Turbocharged AI analytics, with Carey Anderson
I agree, I think is a game changer.
And I think what's interesting as we as we looked at the financial inclusion score more we realised how important lifestyle was as well as behaviour. And that sort of led us down to something were developing to the moment which is really based on geographical havior and customer blueprints for more targeted marketing strategies, we derive a lot of this information directly from the mobile, someone's behaviour on that phone and their choices and their lifestyle patterns and gleaning all that information from the mobile, which is all anonymized data at one point.
AI-powered lending for Colombian businesses, with Viviana Siless
More than 50% of the economic activity is informal in Latin America, and so, because of that, they don't have access to capital for growing their businesses.
And what we are trying to do is to help out to Yeah, to make it a little bit more fair for economic growth for everybody.
Obviously, you can do it with a pen and paper, but you know, I can say from experience, or at least the experience that we have, that doing it manually really doesn't work! And so really our scoring, what we are building, is to try to analyse the informal business.
Bridges to Credit: Alternative Data and Inclusive Finance, with Santiago Espinoza
And I said, come on, what are you talking about? Everybody in Mexico has a mobile phone and in the region is the same, the same scenario.
So at the end, they are producing the little prints, I will say every second every minute of their day. So with alternative data, now they have the opportunity to go after this population.
Cross-border BNPL in Brazil, with Vinícius Vieira
Each time where I think that this cross border space between Brazil and the world has reached its maximum I'm wrong: every year it just keeps growing steadily and steadily and steadily.
79% of Brazilian consumers typically would divide their purchases into instalments. So this is a reality has been a reality. Now, we are also integrated with NuPay, which offers the user the capability to make a purchase with an offshore motion, and have the interest rate defined by no bank itself in the checkout process.
What we're focused on is to make the financial products available for merchants that don't have a local entity and a local structure in Brazil, so that they can great for the consumer base the same experience that our local ecommerce player can provide.
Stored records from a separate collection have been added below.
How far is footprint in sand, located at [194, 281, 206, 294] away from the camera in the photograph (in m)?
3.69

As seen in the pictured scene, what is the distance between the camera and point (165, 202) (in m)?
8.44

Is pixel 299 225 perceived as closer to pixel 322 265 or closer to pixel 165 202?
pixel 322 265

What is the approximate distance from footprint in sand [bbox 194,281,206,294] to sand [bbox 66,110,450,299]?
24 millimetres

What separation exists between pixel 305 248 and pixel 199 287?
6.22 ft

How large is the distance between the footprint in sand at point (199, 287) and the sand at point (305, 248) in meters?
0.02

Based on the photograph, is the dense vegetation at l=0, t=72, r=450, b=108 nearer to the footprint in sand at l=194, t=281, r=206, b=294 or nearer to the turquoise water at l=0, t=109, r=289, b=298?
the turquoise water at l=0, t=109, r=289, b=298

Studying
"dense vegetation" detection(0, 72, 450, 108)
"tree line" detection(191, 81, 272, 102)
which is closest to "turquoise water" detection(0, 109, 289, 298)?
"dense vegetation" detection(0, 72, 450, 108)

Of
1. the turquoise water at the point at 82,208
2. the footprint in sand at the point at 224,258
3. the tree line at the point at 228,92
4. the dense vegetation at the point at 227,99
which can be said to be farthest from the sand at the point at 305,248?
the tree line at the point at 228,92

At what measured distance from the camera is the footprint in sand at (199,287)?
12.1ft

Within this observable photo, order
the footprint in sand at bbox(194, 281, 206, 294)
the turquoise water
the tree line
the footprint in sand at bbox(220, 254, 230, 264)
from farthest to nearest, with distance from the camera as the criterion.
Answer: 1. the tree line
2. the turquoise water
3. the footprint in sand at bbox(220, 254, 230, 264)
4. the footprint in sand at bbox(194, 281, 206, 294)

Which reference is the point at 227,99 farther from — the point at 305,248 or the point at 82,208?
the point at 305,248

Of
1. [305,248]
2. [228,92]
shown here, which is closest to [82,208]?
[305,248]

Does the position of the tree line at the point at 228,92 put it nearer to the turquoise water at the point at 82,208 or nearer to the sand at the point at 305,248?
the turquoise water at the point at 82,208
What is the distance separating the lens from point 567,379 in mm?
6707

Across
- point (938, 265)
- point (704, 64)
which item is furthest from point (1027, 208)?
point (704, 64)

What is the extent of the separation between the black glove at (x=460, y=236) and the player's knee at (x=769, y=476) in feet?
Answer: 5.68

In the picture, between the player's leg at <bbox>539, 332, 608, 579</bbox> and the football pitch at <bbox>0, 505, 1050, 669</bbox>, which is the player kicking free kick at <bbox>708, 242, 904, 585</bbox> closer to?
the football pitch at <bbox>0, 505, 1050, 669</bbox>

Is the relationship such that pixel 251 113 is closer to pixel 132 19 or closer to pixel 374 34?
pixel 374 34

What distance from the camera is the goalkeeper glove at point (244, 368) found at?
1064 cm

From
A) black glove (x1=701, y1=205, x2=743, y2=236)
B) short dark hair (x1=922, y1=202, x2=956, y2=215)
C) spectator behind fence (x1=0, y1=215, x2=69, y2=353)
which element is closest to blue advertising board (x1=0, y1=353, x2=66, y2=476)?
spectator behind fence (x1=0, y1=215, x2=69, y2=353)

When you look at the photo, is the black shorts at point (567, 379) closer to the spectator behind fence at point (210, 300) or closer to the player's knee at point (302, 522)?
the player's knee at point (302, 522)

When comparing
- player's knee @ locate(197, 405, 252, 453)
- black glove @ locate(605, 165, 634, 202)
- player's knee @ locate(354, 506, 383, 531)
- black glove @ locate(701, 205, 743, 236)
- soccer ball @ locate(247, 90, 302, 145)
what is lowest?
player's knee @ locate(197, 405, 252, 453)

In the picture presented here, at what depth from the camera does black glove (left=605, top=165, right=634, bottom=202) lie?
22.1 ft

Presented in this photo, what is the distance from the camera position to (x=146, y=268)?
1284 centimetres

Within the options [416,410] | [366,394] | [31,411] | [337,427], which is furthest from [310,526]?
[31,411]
Pioneering fintech in Uruguay, with Mateo Infantozzi
At the end of the day, what happens is that all the companies that were doing peer-to-peer lending, had to stop because the business model was not able to continue in the way the central bank wanted to do it. Fortunately for us, we were able to keep up our business: we already had a really good platform, that today is a loan management platform that we are offering to banks, to startups, financial institutions, to onboard to originate new credit lines, and to administrate manage those loans.
So basically from 2018 to today, and we will continue on this path: developing and selling our loan management system as a software as a service.
And beginning with Prezzta, what we're trying to do here is try to think and trying to innovate and help people. And as we like to say, without a doubt, we help to develop the FinTech industry.
Gamifying a route to an ongoing credit relationship, with Jorge Enriquez
So we did this that at the beginning, the very first experiments, the very first beta test, is if you want to borrow from Credilikeme, you need to post on your wall and have 10 friends vouch for you.
And then, like that, we came up with this term of crowdsourcing your credit score.
Definitely, that was non-scalable.
It was challenging, operational wise, but we learned a lot of the willingness, we learned a lot about the willingness of people to prove they're credit worthy when there isn't enough information. And we learn that if we create this circle of trust with our user base, they would be willing to share stuff with us.